Accompagnement éducatif : un collège plus injuste à la rentrée 2015 ?

Depuis janvier 2015, les valeurs de la République sont portées haut et fort dans les discours officiels, et l’école est présentée plus que jamais comme le creuset de la République.

Au même moment, les rectorats font connaître aux établissements leur dotation horaire globale (DHG)[1] pour la rentrée prochaine.

Parmi les éléments nouveaux pour la prochaine rentrée, nous en retiendrons un qui nous paraît significatif de l’écart entre le dire et le faire en matière d’égalité des chances.
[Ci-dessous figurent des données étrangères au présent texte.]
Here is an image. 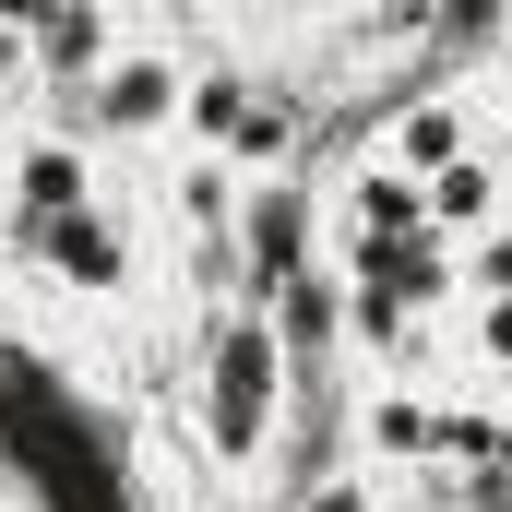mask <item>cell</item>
I'll use <instances>...</instances> for the list:
<instances>
[{"label": "cell", "mask_w": 512, "mask_h": 512, "mask_svg": "<svg viewBox=\"0 0 512 512\" xmlns=\"http://www.w3.org/2000/svg\"><path fill=\"white\" fill-rule=\"evenodd\" d=\"M227 239L251 262V298H274V286H298V274L322 262V203H310L298 179H251L239 215H227Z\"/></svg>", "instance_id": "277c9868"}, {"label": "cell", "mask_w": 512, "mask_h": 512, "mask_svg": "<svg viewBox=\"0 0 512 512\" xmlns=\"http://www.w3.org/2000/svg\"><path fill=\"white\" fill-rule=\"evenodd\" d=\"M298 512H382V489H370V477H322Z\"/></svg>", "instance_id": "30bf717a"}, {"label": "cell", "mask_w": 512, "mask_h": 512, "mask_svg": "<svg viewBox=\"0 0 512 512\" xmlns=\"http://www.w3.org/2000/svg\"><path fill=\"white\" fill-rule=\"evenodd\" d=\"M489 215H501V167L489 155H465L453 179H429V239H477Z\"/></svg>", "instance_id": "9c48e42d"}, {"label": "cell", "mask_w": 512, "mask_h": 512, "mask_svg": "<svg viewBox=\"0 0 512 512\" xmlns=\"http://www.w3.org/2000/svg\"><path fill=\"white\" fill-rule=\"evenodd\" d=\"M274 417H286V346H274V322L239 298V310H215V334H203L191 429H203L215 465H262V453H274Z\"/></svg>", "instance_id": "6da1fadb"}, {"label": "cell", "mask_w": 512, "mask_h": 512, "mask_svg": "<svg viewBox=\"0 0 512 512\" xmlns=\"http://www.w3.org/2000/svg\"><path fill=\"white\" fill-rule=\"evenodd\" d=\"M24 262H36V274H60L72 298H131V274H143V239H131V215H120V203L96 191L84 215H60V227H48Z\"/></svg>", "instance_id": "5b68a950"}, {"label": "cell", "mask_w": 512, "mask_h": 512, "mask_svg": "<svg viewBox=\"0 0 512 512\" xmlns=\"http://www.w3.org/2000/svg\"><path fill=\"white\" fill-rule=\"evenodd\" d=\"M251 310L274 322L286 370H298V358H334V334H346V274H334V262H310L298 286H274V298H251Z\"/></svg>", "instance_id": "52a82bcc"}, {"label": "cell", "mask_w": 512, "mask_h": 512, "mask_svg": "<svg viewBox=\"0 0 512 512\" xmlns=\"http://www.w3.org/2000/svg\"><path fill=\"white\" fill-rule=\"evenodd\" d=\"M108 60H120V24H108V12H60V24H36V72H60L72 96H84Z\"/></svg>", "instance_id": "ba28073f"}, {"label": "cell", "mask_w": 512, "mask_h": 512, "mask_svg": "<svg viewBox=\"0 0 512 512\" xmlns=\"http://www.w3.org/2000/svg\"><path fill=\"white\" fill-rule=\"evenodd\" d=\"M465 155H477L465 96H417V108H393V131H382V167H393V179H417V191H429V179H453Z\"/></svg>", "instance_id": "8992f818"}, {"label": "cell", "mask_w": 512, "mask_h": 512, "mask_svg": "<svg viewBox=\"0 0 512 512\" xmlns=\"http://www.w3.org/2000/svg\"><path fill=\"white\" fill-rule=\"evenodd\" d=\"M84 203H96V143H84L72 120H36L12 155H0V227H12L24 251H36L60 215H84Z\"/></svg>", "instance_id": "3957f363"}, {"label": "cell", "mask_w": 512, "mask_h": 512, "mask_svg": "<svg viewBox=\"0 0 512 512\" xmlns=\"http://www.w3.org/2000/svg\"><path fill=\"white\" fill-rule=\"evenodd\" d=\"M72 108H84V120H72L84 143H167L179 108H191V60H179L167 36H120V60H108Z\"/></svg>", "instance_id": "7a4b0ae2"}]
</instances>
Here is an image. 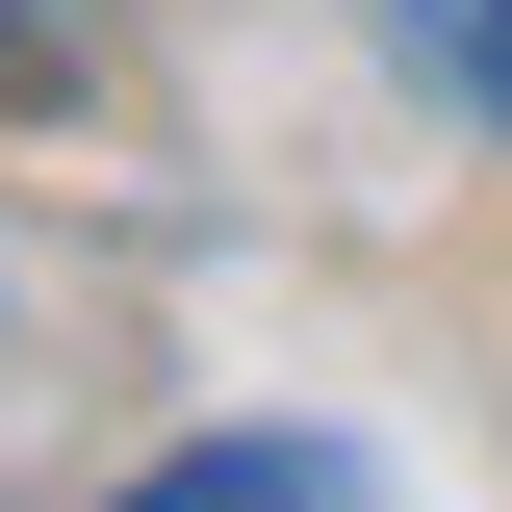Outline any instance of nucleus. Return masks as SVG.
<instances>
[{
    "label": "nucleus",
    "instance_id": "obj_2",
    "mask_svg": "<svg viewBox=\"0 0 512 512\" xmlns=\"http://www.w3.org/2000/svg\"><path fill=\"white\" fill-rule=\"evenodd\" d=\"M359 26H384L410 77H436L461 128H512V0H359Z\"/></svg>",
    "mask_w": 512,
    "mask_h": 512
},
{
    "label": "nucleus",
    "instance_id": "obj_1",
    "mask_svg": "<svg viewBox=\"0 0 512 512\" xmlns=\"http://www.w3.org/2000/svg\"><path fill=\"white\" fill-rule=\"evenodd\" d=\"M128 512H384L333 436H180V461H128Z\"/></svg>",
    "mask_w": 512,
    "mask_h": 512
}]
</instances>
Les dotations horaires globales affectées aux collèges ne prévoient plus, en dehors des réseaux d’éducation prioritaire, les heures nécessaires à la mise en œuvre de l’accompagnement éducatif.

Revenons en arrière. Dans sa Lettre aux éducateurs du 4 septembre 2007[2], le président de la République nouvellement élu écrit, s’adressant aux parents :

« (…) je suis décidé à faire en sorte que plus aucun enfant ne soit livré à lui-même une fois la classe terminée, afin que vous puissiez achever votre journée  de travail sans éprouver l’angoisse de savoir votre fils ou votre fille sans surveillance, sans encadrement. Désormais les devoirs seront faits à l’école, en études surveillées.»
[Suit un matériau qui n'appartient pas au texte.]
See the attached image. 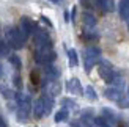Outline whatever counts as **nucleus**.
Returning <instances> with one entry per match:
<instances>
[{
    "mask_svg": "<svg viewBox=\"0 0 129 127\" xmlns=\"http://www.w3.org/2000/svg\"><path fill=\"white\" fill-rule=\"evenodd\" d=\"M25 41H27V36L21 31V28L13 27V28H10L8 31H6V44H8L10 47L21 49L25 44Z\"/></svg>",
    "mask_w": 129,
    "mask_h": 127,
    "instance_id": "nucleus-1",
    "label": "nucleus"
},
{
    "mask_svg": "<svg viewBox=\"0 0 129 127\" xmlns=\"http://www.w3.org/2000/svg\"><path fill=\"white\" fill-rule=\"evenodd\" d=\"M55 58H57V55H55V52L52 50V47L36 49V52H35V61L38 63V65L49 66L50 63H54Z\"/></svg>",
    "mask_w": 129,
    "mask_h": 127,
    "instance_id": "nucleus-2",
    "label": "nucleus"
},
{
    "mask_svg": "<svg viewBox=\"0 0 129 127\" xmlns=\"http://www.w3.org/2000/svg\"><path fill=\"white\" fill-rule=\"evenodd\" d=\"M101 50L98 47H88L85 49V72H90L93 66L99 61Z\"/></svg>",
    "mask_w": 129,
    "mask_h": 127,
    "instance_id": "nucleus-3",
    "label": "nucleus"
},
{
    "mask_svg": "<svg viewBox=\"0 0 129 127\" xmlns=\"http://www.w3.org/2000/svg\"><path fill=\"white\" fill-rule=\"evenodd\" d=\"M33 41L36 49H46V47H52V41L50 36L46 30H36L33 31Z\"/></svg>",
    "mask_w": 129,
    "mask_h": 127,
    "instance_id": "nucleus-4",
    "label": "nucleus"
},
{
    "mask_svg": "<svg viewBox=\"0 0 129 127\" xmlns=\"http://www.w3.org/2000/svg\"><path fill=\"white\" fill-rule=\"evenodd\" d=\"M98 72H99V75H101V79L104 80V82H107V83H112V80L115 79V75H117L107 61H102L101 65H99Z\"/></svg>",
    "mask_w": 129,
    "mask_h": 127,
    "instance_id": "nucleus-5",
    "label": "nucleus"
},
{
    "mask_svg": "<svg viewBox=\"0 0 129 127\" xmlns=\"http://www.w3.org/2000/svg\"><path fill=\"white\" fill-rule=\"evenodd\" d=\"M21 31L28 38V35H31L33 33V30H35V24L31 22V19H28V17H22L21 19Z\"/></svg>",
    "mask_w": 129,
    "mask_h": 127,
    "instance_id": "nucleus-6",
    "label": "nucleus"
},
{
    "mask_svg": "<svg viewBox=\"0 0 129 127\" xmlns=\"http://www.w3.org/2000/svg\"><path fill=\"white\" fill-rule=\"evenodd\" d=\"M104 96L109 99V100H113V102H120L121 99H123V93H121L120 90H117V88H107V90L104 91Z\"/></svg>",
    "mask_w": 129,
    "mask_h": 127,
    "instance_id": "nucleus-7",
    "label": "nucleus"
},
{
    "mask_svg": "<svg viewBox=\"0 0 129 127\" xmlns=\"http://www.w3.org/2000/svg\"><path fill=\"white\" fill-rule=\"evenodd\" d=\"M68 91H69L71 94H77V96H80V94L83 93L79 79H71V80L68 82Z\"/></svg>",
    "mask_w": 129,
    "mask_h": 127,
    "instance_id": "nucleus-8",
    "label": "nucleus"
},
{
    "mask_svg": "<svg viewBox=\"0 0 129 127\" xmlns=\"http://www.w3.org/2000/svg\"><path fill=\"white\" fill-rule=\"evenodd\" d=\"M118 13H120V17L123 21H127V17H129V0H120Z\"/></svg>",
    "mask_w": 129,
    "mask_h": 127,
    "instance_id": "nucleus-9",
    "label": "nucleus"
},
{
    "mask_svg": "<svg viewBox=\"0 0 129 127\" xmlns=\"http://www.w3.org/2000/svg\"><path fill=\"white\" fill-rule=\"evenodd\" d=\"M33 115H35V118H43L44 115H46V110H44V100H43V97H41V99H38L36 102H35V107H33Z\"/></svg>",
    "mask_w": 129,
    "mask_h": 127,
    "instance_id": "nucleus-10",
    "label": "nucleus"
},
{
    "mask_svg": "<svg viewBox=\"0 0 129 127\" xmlns=\"http://www.w3.org/2000/svg\"><path fill=\"white\" fill-rule=\"evenodd\" d=\"M58 69L54 68L52 65H49V66H44V75H46V79L47 80H57V77H58Z\"/></svg>",
    "mask_w": 129,
    "mask_h": 127,
    "instance_id": "nucleus-11",
    "label": "nucleus"
},
{
    "mask_svg": "<svg viewBox=\"0 0 129 127\" xmlns=\"http://www.w3.org/2000/svg\"><path fill=\"white\" fill-rule=\"evenodd\" d=\"M80 5L85 10H101V2L99 0H80Z\"/></svg>",
    "mask_w": 129,
    "mask_h": 127,
    "instance_id": "nucleus-12",
    "label": "nucleus"
},
{
    "mask_svg": "<svg viewBox=\"0 0 129 127\" xmlns=\"http://www.w3.org/2000/svg\"><path fill=\"white\" fill-rule=\"evenodd\" d=\"M82 22H83L85 27L91 28V27L96 25V17L91 14V13H83V14H82Z\"/></svg>",
    "mask_w": 129,
    "mask_h": 127,
    "instance_id": "nucleus-13",
    "label": "nucleus"
},
{
    "mask_svg": "<svg viewBox=\"0 0 129 127\" xmlns=\"http://www.w3.org/2000/svg\"><path fill=\"white\" fill-rule=\"evenodd\" d=\"M68 61H69V66L71 68H76L79 65V58H77V52L74 49H69L68 50Z\"/></svg>",
    "mask_w": 129,
    "mask_h": 127,
    "instance_id": "nucleus-14",
    "label": "nucleus"
},
{
    "mask_svg": "<svg viewBox=\"0 0 129 127\" xmlns=\"http://www.w3.org/2000/svg\"><path fill=\"white\" fill-rule=\"evenodd\" d=\"M99 2H101V10L104 13L115 10V0H99Z\"/></svg>",
    "mask_w": 129,
    "mask_h": 127,
    "instance_id": "nucleus-15",
    "label": "nucleus"
},
{
    "mask_svg": "<svg viewBox=\"0 0 129 127\" xmlns=\"http://www.w3.org/2000/svg\"><path fill=\"white\" fill-rule=\"evenodd\" d=\"M68 116H69L68 110L61 108L60 111H57V115H55V122H63V121H66V119H68Z\"/></svg>",
    "mask_w": 129,
    "mask_h": 127,
    "instance_id": "nucleus-16",
    "label": "nucleus"
},
{
    "mask_svg": "<svg viewBox=\"0 0 129 127\" xmlns=\"http://www.w3.org/2000/svg\"><path fill=\"white\" fill-rule=\"evenodd\" d=\"M43 100H44V110H46V115H49L50 110H52V107H54V100L49 96H43Z\"/></svg>",
    "mask_w": 129,
    "mask_h": 127,
    "instance_id": "nucleus-17",
    "label": "nucleus"
},
{
    "mask_svg": "<svg viewBox=\"0 0 129 127\" xmlns=\"http://www.w3.org/2000/svg\"><path fill=\"white\" fill-rule=\"evenodd\" d=\"M102 118H104L106 121H110V122H115V121H117L115 113H112L109 108H104V110H102Z\"/></svg>",
    "mask_w": 129,
    "mask_h": 127,
    "instance_id": "nucleus-18",
    "label": "nucleus"
},
{
    "mask_svg": "<svg viewBox=\"0 0 129 127\" xmlns=\"http://www.w3.org/2000/svg\"><path fill=\"white\" fill-rule=\"evenodd\" d=\"M0 93H2V96L5 97V99H13L14 97V93H13L10 88H6V86H0Z\"/></svg>",
    "mask_w": 129,
    "mask_h": 127,
    "instance_id": "nucleus-19",
    "label": "nucleus"
},
{
    "mask_svg": "<svg viewBox=\"0 0 129 127\" xmlns=\"http://www.w3.org/2000/svg\"><path fill=\"white\" fill-rule=\"evenodd\" d=\"M112 85H113V88H117V90H120V91H121V88L124 86V82H123V79H121V77L115 75V79L112 80Z\"/></svg>",
    "mask_w": 129,
    "mask_h": 127,
    "instance_id": "nucleus-20",
    "label": "nucleus"
},
{
    "mask_svg": "<svg viewBox=\"0 0 129 127\" xmlns=\"http://www.w3.org/2000/svg\"><path fill=\"white\" fill-rule=\"evenodd\" d=\"M85 94H87V97L90 100H96L98 99V96H96V91L93 90V86H87L85 88Z\"/></svg>",
    "mask_w": 129,
    "mask_h": 127,
    "instance_id": "nucleus-21",
    "label": "nucleus"
},
{
    "mask_svg": "<svg viewBox=\"0 0 129 127\" xmlns=\"http://www.w3.org/2000/svg\"><path fill=\"white\" fill-rule=\"evenodd\" d=\"M10 46L6 42H2L0 44V56H10Z\"/></svg>",
    "mask_w": 129,
    "mask_h": 127,
    "instance_id": "nucleus-22",
    "label": "nucleus"
},
{
    "mask_svg": "<svg viewBox=\"0 0 129 127\" xmlns=\"http://www.w3.org/2000/svg\"><path fill=\"white\" fill-rule=\"evenodd\" d=\"M10 63H11V65L14 66L16 69H21V66H22V63H21V60H19L17 55H10Z\"/></svg>",
    "mask_w": 129,
    "mask_h": 127,
    "instance_id": "nucleus-23",
    "label": "nucleus"
},
{
    "mask_svg": "<svg viewBox=\"0 0 129 127\" xmlns=\"http://www.w3.org/2000/svg\"><path fill=\"white\" fill-rule=\"evenodd\" d=\"M61 105L64 107V110H66V108H77V104L74 102V100H71V99H63Z\"/></svg>",
    "mask_w": 129,
    "mask_h": 127,
    "instance_id": "nucleus-24",
    "label": "nucleus"
},
{
    "mask_svg": "<svg viewBox=\"0 0 129 127\" xmlns=\"http://www.w3.org/2000/svg\"><path fill=\"white\" fill-rule=\"evenodd\" d=\"M94 125L96 127H110V125H109V122L102 116L101 118H94Z\"/></svg>",
    "mask_w": 129,
    "mask_h": 127,
    "instance_id": "nucleus-25",
    "label": "nucleus"
},
{
    "mask_svg": "<svg viewBox=\"0 0 129 127\" xmlns=\"http://www.w3.org/2000/svg\"><path fill=\"white\" fill-rule=\"evenodd\" d=\"M30 80H31V83H33V85H38V83H40V74H38V71H31Z\"/></svg>",
    "mask_w": 129,
    "mask_h": 127,
    "instance_id": "nucleus-26",
    "label": "nucleus"
},
{
    "mask_svg": "<svg viewBox=\"0 0 129 127\" xmlns=\"http://www.w3.org/2000/svg\"><path fill=\"white\" fill-rule=\"evenodd\" d=\"M82 38H83V39H87V41H93V39H96V38H98V35L91 33V31H85V33L82 35Z\"/></svg>",
    "mask_w": 129,
    "mask_h": 127,
    "instance_id": "nucleus-27",
    "label": "nucleus"
},
{
    "mask_svg": "<svg viewBox=\"0 0 129 127\" xmlns=\"http://www.w3.org/2000/svg\"><path fill=\"white\" fill-rule=\"evenodd\" d=\"M13 83H14V86H16V88H21V86H22V82H21V75H19V74H16L14 77H13Z\"/></svg>",
    "mask_w": 129,
    "mask_h": 127,
    "instance_id": "nucleus-28",
    "label": "nucleus"
},
{
    "mask_svg": "<svg viewBox=\"0 0 129 127\" xmlns=\"http://www.w3.org/2000/svg\"><path fill=\"white\" fill-rule=\"evenodd\" d=\"M41 21H43L44 24H46V25H49V27H52V24H50V21H49V19H47L46 16H43V17H41Z\"/></svg>",
    "mask_w": 129,
    "mask_h": 127,
    "instance_id": "nucleus-29",
    "label": "nucleus"
},
{
    "mask_svg": "<svg viewBox=\"0 0 129 127\" xmlns=\"http://www.w3.org/2000/svg\"><path fill=\"white\" fill-rule=\"evenodd\" d=\"M3 77V66H2V63H0V79Z\"/></svg>",
    "mask_w": 129,
    "mask_h": 127,
    "instance_id": "nucleus-30",
    "label": "nucleus"
},
{
    "mask_svg": "<svg viewBox=\"0 0 129 127\" xmlns=\"http://www.w3.org/2000/svg\"><path fill=\"white\" fill-rule=\"evenodd\" d=\"M6 124H5V121H3V118L2 116H0V127H5Z\"/></svg>",
    "mask_w": 129,
    "mask_h": 127,
    "instance_id": "nucleus-31",
    "label": "nucleus"
},
{
    "mask_svg": "<svg viewBox=\"0 0 129 127\" xmlns=\"http://www.w3.org/2000/svg\"><path fill=\"white\" fill-rule=\"evenodd\" d=\"M49 2H52V3H57V2H60V0H49Z\"/></svg>",
    "mask_w": 129,
    "mask_h": 127,
    "instance_id": "nucleus-32",
    "label": "nucleus"
},
{
    "mask_svg": "<svg viewBox=\"0 0 129 127\" xmlns=\"http://www.w3.org/2000/svg\"><path fill=\"white\" fill-rule=\"evenodd\" d=\"M126 22H127V27H129V17H127V21H126Z\"/></svg>",
    "mask_w": 129,
    "mask_h": 127,
    "instance_id": "nucleus-33",
    "label": "nucleus"
},
{
    "mask_svg": "<svg viewBox=\"0 0 129 127\" xmlns=\"http://www.w3.org/2000/svg\"><path fill=\"white\" fill-rule=\"evenodd\" d=\"M0 44H2V41H0Z\"/></svg>",
    "mask_w": 129,
    "mask_h": 127,
    "instance_id": "nucleus-34",
    "label": "nucleus"
}]
</instances>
Son ministre de l’éducation nationale, Xavier Darcos, a mis en œuvre sans attendre cet engagement. La circulaire n° 2007-115 du 13 juillet 2007 met déjà en place l’accompagnement éducatif dans toutes les écoles et collèges en éducation prioritaire. Il s’agit,  quatre jours par semaine, hors temps scolaire, « d’assurer en toute équité à chaque élève quel que soit son milieu familial,  l’encadrement de son  travail personnel, l’épanouissement par la pratique du sport, et l’ouverture au monde l’art et de la culture, conditions nécessaires au bon déroulement de la scolarité»[3].
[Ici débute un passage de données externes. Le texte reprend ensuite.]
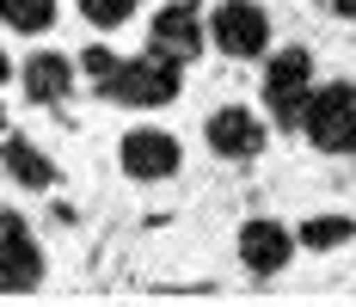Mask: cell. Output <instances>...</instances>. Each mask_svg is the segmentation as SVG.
<instances>
[{
    "label": "cell",
    "instance_id": "9",
    "mask_svg": "<svg viewBox=\"0 0 356 307\" xmlns=\"http://www.w3.org/2000/svg\"><path fill=\"white\" fill-rule=\"evenodd\" d=\"M295 246H301V239L289 234L283 221L258 215V221H246V228H240V265H246L252 276H277L289 258H295Z\"/></svg>",
    "mask_w": 356,
    "mask_h": 307
},
{
    "label": "cell",
    "instance_id": "18",
    "mask_svg": "<svg viewBox=\"0 0 356 307\" xmlns=\"http://www.w3.org/2000/svg\"><path fill=\"white\" fill-rule=\"evenodd\" d=\"M0 136H6V111H0Z\"/></svg>",
    "mask_w": 356,
    "mask_h": 307
},
{
    "label": "cell",
    "instance_id": "6",
    "mask_svg": "<svg viewBox=\"0 0 356 307\" xmlns=\"http://www.w3.org/2000/svg\"><path fill=\"white\" fill-rule=\"evenodd\" d=\"M203 6L197 0H172V6H160L154 13V31H147V49H160V56H172V62H191L197 49H203Z\"/></svg>",
    "mask_w": 356,
    "mask_h": 307
},
{
    "label": "cell",
    "instance_id": "14",
    "mask_svg": "<svg viewBox=\"0 0 356 307\" xmlns=\"http://www.w3.org/2000/svg\"><path fill=\"white\" fill-rule=\"evenodd\" d=\"M136 6H142V0H80V19H92L99 31H117V25L136 19Z\"/></svg>",
    "mask_w": 356,
    "mask_h": 307
},
{
    "label": "cell",
    "instance_id": "12",
    "mask_svg": "<svg viewBox=\"0 0 356 307\" xmlns=\"http://www.w3.org/2000/svg\"><path fill=\"white\" fill-rule=\"evenodd\" d=\"M295 239H301L307 252H338V246L356 239V221L350 215H307V221L295 228Z\"/></svg>",
    "mask_w": 356,
    "mask_h": 307
},
{
    "label": "cell",
    "instance_id": "8",
    "mask_svg": "<svg viewBox=\"0 0 356 307\" xmlns=\"http://www.w3.org/2000/svg\"><path fill=\"white\" fill-rule=\"evenodd\" d=\"M203 136H209V148L221 160H258V154H264V123H258V111H246V104L209 111Z\"/></svg>",
    "mask_w": 356,
    "mask_h": 307
},
{
    "label": "cell",
    "instance_id": "2",
    "mask_svg": "<svg viewBox=\"0 0 356 307\" xmlns=\"http://www.w3.org/2000/svg\"><path fill=\"white\" fill-rule=\"evenodd\" d=\"M307 99H314V56L301 43H289V49L270 56V68H264V111L277 117V129H301Z\"/></svg>",
    "mask_w": 356,
    "mask_h": 307
},
{
    "label": "cell",
    "instance_id": "13",
    "mask_svg": "<svg viewBox=\"0 0 356 307\" xmlns=\"http://www.w3.org/2000/svg\"><path fill=\"white\" fill-rule=\"evenodd\" d=\"M0 25L19 37H37L56 25V0H0Z\"/></svg>",
    "mask_w": 356,
    "mask_h": 307
},
{
    "label": "cell",
    "instance_id": "15",
    "mask_svg": "<svg viewBox=\"0 0 356 307\" xmlns=\"http://www.w3.org/2000/svg\"><path fill=\"white\" fill-rule=\"evenodd\" d=\"M117 68H123V56H117V49H105V43H92V49L80 56V74H86L99 93H105L111 80H117Z\"/></svg>",
    "mask_w": 356,
    "mask_h": 307
},
{
    "label": "cell",
    "instance_id": "1",
    "mask_svg": "<svg viewBox=\"0 0 356 307\" xmlns=\"http://www.w3.org/2000/svg\"><path fill=\"white\" fill-rule=\"evenodd\" d=\"M178 86H184V62L147 49V56H123V68H117V80L105 86V99L129 104V111H160V104L178 99Z\"/></svg>",
    "mask_w": 356,
    "mask_h": 307
},
{
    "label": "cell",
    "instance_id": "10",
    "mask_svg": "<svg viewBox=\"0 0 356 307\" xmlns=\"http://www.w3.org/2000/svg\"><path fill=\"white\" fill-rule=\"evenodd\" d=\"M19 80H25V99L31 104H62L68 86H74V62L62 56V49H37Z\"/></svg>",
    "mask_w": 356,
    "mask_h": 307
},
{
    "label": "cell",
    "instance_id": "3",
    "mask_svg": "<svg viewBox=\"0 0 356 307\" xmlns=\"http://www.w3.org/2000/svg\"><path fill=\"white\" fill-rule=\"evenodd\" d=\"M301 136L314 141L320 154H356V80L314 86L307 117H301Z\"/></svg>",
    "mask_w": 356,
    "mask_h": 307
},
{
    "label": "cell",
    "instance_id": "7",
    "mask_svg": "<svg viewBox=\"0 0 356 307\" xmlns=\"http://www.w3.org/2000/svg\"><path fill=\"white\" fill-rule=\"evenodd\" d=\"M117 160H123V172H129V178L160 184V178H172V172H178L184 148H178V136H166V129H129V136H123V148H117Z\"/></svg>",
    "mask_w": 356,
    "mask_h": 307
},
{
    "label": "cell",
    "instance_id": "4",
    "mask_svg": "<svg viewBox=\"0 0 356 307\" xmlns=\"http://www.w3.org/2000/svg\"><path fill=\"white\" fill-rule=\"evenodd\" d=\"M209 37L221 56H234V62H252V56H264L270 49V19H264V6L258 0H221L209 13Z\"/></svg>",
    "mask_w": 356,
    "mask_h": 307
},
{
    "label": "cell",
    "instance_id": "11",
    "mask_svg": "<svg viewBox=\"0 0 356 307\" xmlns=\"http://www.w3.org/2000/svg\"><path fill=\"white\" fill-rule=\"evenodd\" d=\"M0 166L13 184H25V191H49L56 184V166H49V154L31 148L25 136H0Z\"/></svg>",
    "mask_w": 356,
    "mask_h": 307
},
{
    "label": "cell",
    "instance_id": "16",
    "mask_svg": "<svg viewBox=\"0 0 356 307\" xmlns=\"http://www.w3.org/2000/svg\"><path fill=\"white\" fill-rule=\"evenodd\" d=\"M320 13H332V19H356V0H320Z\"/></svg>",
    "mask_w": 356,
    "mask_h": 307
},
{
    "label": "cell",
    "instance_id": "17",
    "mask_svg": "<svg viewBox=\"0 0 356 307\" xmlns=\"http://www.w3.org/2000/svg\"><path fill=\"white\" fill-rule=\"evenodd\" d=\"M6 74H13V62H6V49H0V86H6Z\"/></svg>",
    "mask_w": 356,
    "mask_h": 307
},
{
    "label": "cell",
    "instance_id": "5",
    "mask_svg": "<svg viewBox=\"0 0 356 307\" xmlns=\"http://www.w3.org/2000/svg\"><path fill=\"white\" fill-rule=\"evenodd\" d=\"M43 283V252L19 209H0V289H37Z\"/></svg>",
    "mask_w": 356,
    "mask_h": 307
}]
</instances>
Après une année d’expérimentation en éducation prioritaire, la circulaire n° 2008-080 du 5-6-2008[4] instaure la généralisation de l’accompagnement éducatif à compter de la rentrée 2008 « à tous les collèges, publics et privés sous contrat.» La raison en est clairement exprimée au début de la circulaire : « Entre le temps de l’École et celui de la famille, l’accompagnement éducatif constitue une offre complémentaire aux enseignements en dehors du temps scolaire. L’accompagnement ainsi offert à tous les élèves volontaires peut s’avérer très profitable aux élèves rencontrant des difficultés, notamment lorsqu’ils ne bénéficient pas chez eux de conditions d’étude favorables. Ce dispositif contribue ainsi à l’égalité des chances entre tous les élèves. »

Peut-on dire qu’entre 2008 et 2015, les élèves rencontrant des difficultés, notamment lorsqu’ils ne bénéficient pas chez eux de conditions d’étude favorables, ont disparu des collèges hors éducation prioritaire ? Peut-on affirmer que, hors éducation prioritaire, l’égalité des chances est désormais assurée entre tous les collégiens ? On sait bien que la tendance est à l’inverse.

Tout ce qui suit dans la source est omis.